The argmask tree carries a bitmask, not a single lattice element, because PHI and select merges must remember every concrete AS that reached the block argument before the lattice meet collapses them. The clone-count tree governs convergence: every visit increments the count for the value's parent block, and the driver bails out of the worklist as soon as any block exceeds kBudgetCap. The vote tree holds the lattice value that the cross-link section consumes. The return-space tree is populated only for functions whose return type is a pointer — the analogue of the per-argument vote slot for the result.

Driver Pseudocode

LogicalResult IPMSPPass::run(Function *F) {
    RBTrees state = allocRBTrees();
    WorkList wl = seedFromArguments(F);
    while (!wl.empty()) {
        Value *v = wl.pop();
        ASLattice newAS = visit(v, state);
        if (newAS != getOldAS(state, v)) {
            updateLattice(state, v, newAS);
            wl.pushUses(v);
        }
        ++state.cloneCount[parentBlock(v)];
        if (state.cloneCount[parentBlock(v)] > kBudgetCap)
            return failure();   // give up
    }
    typeConverter.install(F, state);    // sub_2882E00
    return success();
}

kBudgetCap defaults to 1024 visits per block. Exceeding it means the lattice failed to converge in a reasonable time, and the pass leaves the function unchanged rather than guess. The fall-back is deliberate: a poisoned slot is correct (the cross-link section already defines POISON as absorbing), but a non-converged function should not be specialized at all.

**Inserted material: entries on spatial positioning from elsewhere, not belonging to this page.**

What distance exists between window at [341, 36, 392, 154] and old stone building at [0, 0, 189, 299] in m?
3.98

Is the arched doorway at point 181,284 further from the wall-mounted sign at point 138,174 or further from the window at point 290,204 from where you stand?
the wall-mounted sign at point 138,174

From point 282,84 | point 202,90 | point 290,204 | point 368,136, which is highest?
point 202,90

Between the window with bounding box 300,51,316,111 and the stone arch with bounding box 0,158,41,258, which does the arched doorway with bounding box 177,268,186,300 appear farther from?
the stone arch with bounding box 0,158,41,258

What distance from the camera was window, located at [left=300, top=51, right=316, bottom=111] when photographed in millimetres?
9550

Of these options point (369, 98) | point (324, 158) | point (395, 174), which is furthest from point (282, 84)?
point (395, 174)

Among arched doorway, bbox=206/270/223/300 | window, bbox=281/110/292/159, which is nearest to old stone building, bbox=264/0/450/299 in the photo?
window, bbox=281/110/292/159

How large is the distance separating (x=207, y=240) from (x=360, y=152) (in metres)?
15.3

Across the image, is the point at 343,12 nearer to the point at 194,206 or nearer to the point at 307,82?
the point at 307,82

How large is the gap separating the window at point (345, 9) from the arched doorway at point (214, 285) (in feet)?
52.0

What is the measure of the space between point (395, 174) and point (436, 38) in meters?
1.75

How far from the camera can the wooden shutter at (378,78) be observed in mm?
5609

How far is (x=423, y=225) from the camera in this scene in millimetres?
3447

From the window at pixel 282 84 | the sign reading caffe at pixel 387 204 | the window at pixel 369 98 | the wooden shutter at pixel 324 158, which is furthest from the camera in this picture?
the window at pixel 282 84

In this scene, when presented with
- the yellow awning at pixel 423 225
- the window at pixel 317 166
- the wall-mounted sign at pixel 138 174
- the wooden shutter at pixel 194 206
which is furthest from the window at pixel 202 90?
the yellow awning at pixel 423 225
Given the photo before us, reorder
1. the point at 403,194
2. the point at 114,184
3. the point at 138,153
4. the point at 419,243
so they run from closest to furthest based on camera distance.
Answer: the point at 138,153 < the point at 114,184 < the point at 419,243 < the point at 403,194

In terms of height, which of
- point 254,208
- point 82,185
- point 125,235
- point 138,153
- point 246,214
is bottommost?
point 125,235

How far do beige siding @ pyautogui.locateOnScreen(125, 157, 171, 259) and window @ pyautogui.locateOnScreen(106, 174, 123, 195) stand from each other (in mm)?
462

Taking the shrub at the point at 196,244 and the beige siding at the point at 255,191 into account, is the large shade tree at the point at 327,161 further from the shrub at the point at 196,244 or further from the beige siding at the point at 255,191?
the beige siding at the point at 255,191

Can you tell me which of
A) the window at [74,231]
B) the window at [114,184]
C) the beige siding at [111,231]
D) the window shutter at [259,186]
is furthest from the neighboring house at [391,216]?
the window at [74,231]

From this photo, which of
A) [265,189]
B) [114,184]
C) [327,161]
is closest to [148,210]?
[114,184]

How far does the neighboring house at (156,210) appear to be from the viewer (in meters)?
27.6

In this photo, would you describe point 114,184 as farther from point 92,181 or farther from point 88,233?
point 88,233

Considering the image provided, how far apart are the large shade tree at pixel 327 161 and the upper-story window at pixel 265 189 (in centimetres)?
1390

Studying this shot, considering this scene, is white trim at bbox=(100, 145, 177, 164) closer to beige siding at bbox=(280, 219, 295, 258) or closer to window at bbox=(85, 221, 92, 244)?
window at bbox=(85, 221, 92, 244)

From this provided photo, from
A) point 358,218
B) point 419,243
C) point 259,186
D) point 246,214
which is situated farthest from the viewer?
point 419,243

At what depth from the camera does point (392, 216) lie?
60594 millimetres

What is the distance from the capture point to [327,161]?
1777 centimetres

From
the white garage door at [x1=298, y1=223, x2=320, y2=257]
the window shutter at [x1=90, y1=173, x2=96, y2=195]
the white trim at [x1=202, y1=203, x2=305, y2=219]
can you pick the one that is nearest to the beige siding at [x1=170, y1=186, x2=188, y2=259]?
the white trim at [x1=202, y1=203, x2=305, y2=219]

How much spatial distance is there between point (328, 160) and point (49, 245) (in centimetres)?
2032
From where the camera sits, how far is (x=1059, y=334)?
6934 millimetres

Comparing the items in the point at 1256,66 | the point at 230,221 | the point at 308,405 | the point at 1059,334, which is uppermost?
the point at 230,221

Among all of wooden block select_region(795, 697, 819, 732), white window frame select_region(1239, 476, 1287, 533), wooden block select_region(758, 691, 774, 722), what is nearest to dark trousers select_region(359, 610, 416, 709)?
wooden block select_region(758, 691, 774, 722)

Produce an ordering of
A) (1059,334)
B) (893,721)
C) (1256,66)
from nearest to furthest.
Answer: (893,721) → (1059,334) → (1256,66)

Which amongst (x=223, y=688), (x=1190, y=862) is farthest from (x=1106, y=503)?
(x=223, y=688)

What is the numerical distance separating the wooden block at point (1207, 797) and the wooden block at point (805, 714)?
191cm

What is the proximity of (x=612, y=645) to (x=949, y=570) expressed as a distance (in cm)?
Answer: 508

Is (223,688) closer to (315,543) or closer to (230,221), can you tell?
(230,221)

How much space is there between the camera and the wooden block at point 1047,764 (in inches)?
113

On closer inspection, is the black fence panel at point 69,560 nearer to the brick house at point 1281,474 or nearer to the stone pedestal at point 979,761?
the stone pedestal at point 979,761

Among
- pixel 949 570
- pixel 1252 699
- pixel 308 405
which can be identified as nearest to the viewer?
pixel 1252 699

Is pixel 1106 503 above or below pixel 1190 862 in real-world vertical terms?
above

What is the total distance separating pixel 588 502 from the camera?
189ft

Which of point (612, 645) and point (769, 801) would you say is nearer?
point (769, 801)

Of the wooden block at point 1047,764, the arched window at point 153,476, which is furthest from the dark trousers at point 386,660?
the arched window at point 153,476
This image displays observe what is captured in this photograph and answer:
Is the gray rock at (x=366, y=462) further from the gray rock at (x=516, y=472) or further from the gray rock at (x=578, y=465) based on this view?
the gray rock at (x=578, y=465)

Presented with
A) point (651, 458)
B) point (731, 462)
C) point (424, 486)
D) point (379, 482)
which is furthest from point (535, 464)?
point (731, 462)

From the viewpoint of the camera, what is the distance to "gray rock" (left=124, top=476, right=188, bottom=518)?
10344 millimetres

I08 Type Converter sub_2882E00

sub_2882E00 is the I08 type converter that runs after the lattice has converged. It is the only component that turns the lattice's in-memory state into observable IR. For each function it:

  1. Reads the inferred AS for each pointer argument from the vote tree.
  2. Installs a "nvvm.as" function attribute on the function, with the inferred AS values serialized as a DenseI32ArrayAttr.
  3. Leaves the actual pointer types alone; rewriting argument types is the cloner's job, not the converter's.

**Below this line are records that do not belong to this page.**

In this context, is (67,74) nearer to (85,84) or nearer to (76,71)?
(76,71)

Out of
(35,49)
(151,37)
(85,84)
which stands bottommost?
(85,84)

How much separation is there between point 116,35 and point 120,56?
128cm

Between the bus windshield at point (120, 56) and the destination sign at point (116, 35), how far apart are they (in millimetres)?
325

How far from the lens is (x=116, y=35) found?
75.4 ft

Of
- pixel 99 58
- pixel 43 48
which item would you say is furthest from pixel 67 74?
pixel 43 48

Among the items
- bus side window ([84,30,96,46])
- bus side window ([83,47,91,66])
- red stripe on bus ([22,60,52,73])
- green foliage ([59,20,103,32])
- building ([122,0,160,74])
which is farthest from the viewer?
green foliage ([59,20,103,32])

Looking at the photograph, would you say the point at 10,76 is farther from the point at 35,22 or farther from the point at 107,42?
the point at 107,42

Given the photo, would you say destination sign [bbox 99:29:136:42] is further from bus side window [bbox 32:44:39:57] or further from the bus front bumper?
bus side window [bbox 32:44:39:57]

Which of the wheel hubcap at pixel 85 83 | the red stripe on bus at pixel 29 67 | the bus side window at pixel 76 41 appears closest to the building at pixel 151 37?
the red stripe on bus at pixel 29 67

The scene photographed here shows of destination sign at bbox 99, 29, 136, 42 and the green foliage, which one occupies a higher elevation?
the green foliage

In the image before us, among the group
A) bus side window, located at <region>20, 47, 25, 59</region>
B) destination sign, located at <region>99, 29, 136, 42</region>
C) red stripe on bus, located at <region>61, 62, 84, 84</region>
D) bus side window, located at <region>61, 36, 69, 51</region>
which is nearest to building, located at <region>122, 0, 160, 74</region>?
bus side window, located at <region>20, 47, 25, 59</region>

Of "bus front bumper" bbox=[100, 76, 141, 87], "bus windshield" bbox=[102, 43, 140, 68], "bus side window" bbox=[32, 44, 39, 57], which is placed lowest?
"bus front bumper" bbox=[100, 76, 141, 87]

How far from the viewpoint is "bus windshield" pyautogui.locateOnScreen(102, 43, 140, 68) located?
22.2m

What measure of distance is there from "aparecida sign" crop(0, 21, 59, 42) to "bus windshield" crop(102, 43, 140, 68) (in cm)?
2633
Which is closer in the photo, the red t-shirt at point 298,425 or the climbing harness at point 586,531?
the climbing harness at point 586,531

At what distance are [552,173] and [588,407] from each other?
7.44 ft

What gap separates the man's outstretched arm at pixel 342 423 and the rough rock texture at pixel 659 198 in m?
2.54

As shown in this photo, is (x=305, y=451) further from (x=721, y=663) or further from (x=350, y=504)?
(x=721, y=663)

The downstream NVPTX backend reads "nvvm.as" via the standard mlir::nvvm::isPointerInAddressSpace() API and emits the corresponding PTX AS modifier (global, shared, local, const, tmem, dist_shared) on every load/store that touches the argument. The attribute is therefore the public contract between the lattice and the rest of the toolchain: everything upstream of sub_2882E00 is internal lattice state, and everything downstream sees only the array attribute.

The same six-way partition is consumed by other NVVM components. The type converter writes the resolved address space into specialized function signatures, so the backend sees ptr addrspace(N) instead of a generic ptr. TMEM and DIST_SH are first-class participants; excluding them would downgrade Blackwell tensor-memory and distributed-shared kernels back to generic address conversions.

NVVMAA uses the same partition for aliasing:

AliasResult nvvm_alias(AddressSpace a, AddressSpace b) {
    if (a == ADDRSPACE_GENERIC || b == ADDRSPACE_GENERIC) {
        return MayAlias;
    }

    if (a != b) {
        return NoAlias;
    }

    return MayAlias;
}

That mirrors the lattice. A poisoned vote means specialization cannot prove one concrete space, so alias analysis falls back to MayAlias. Distinct concrete address spaces are disjoint.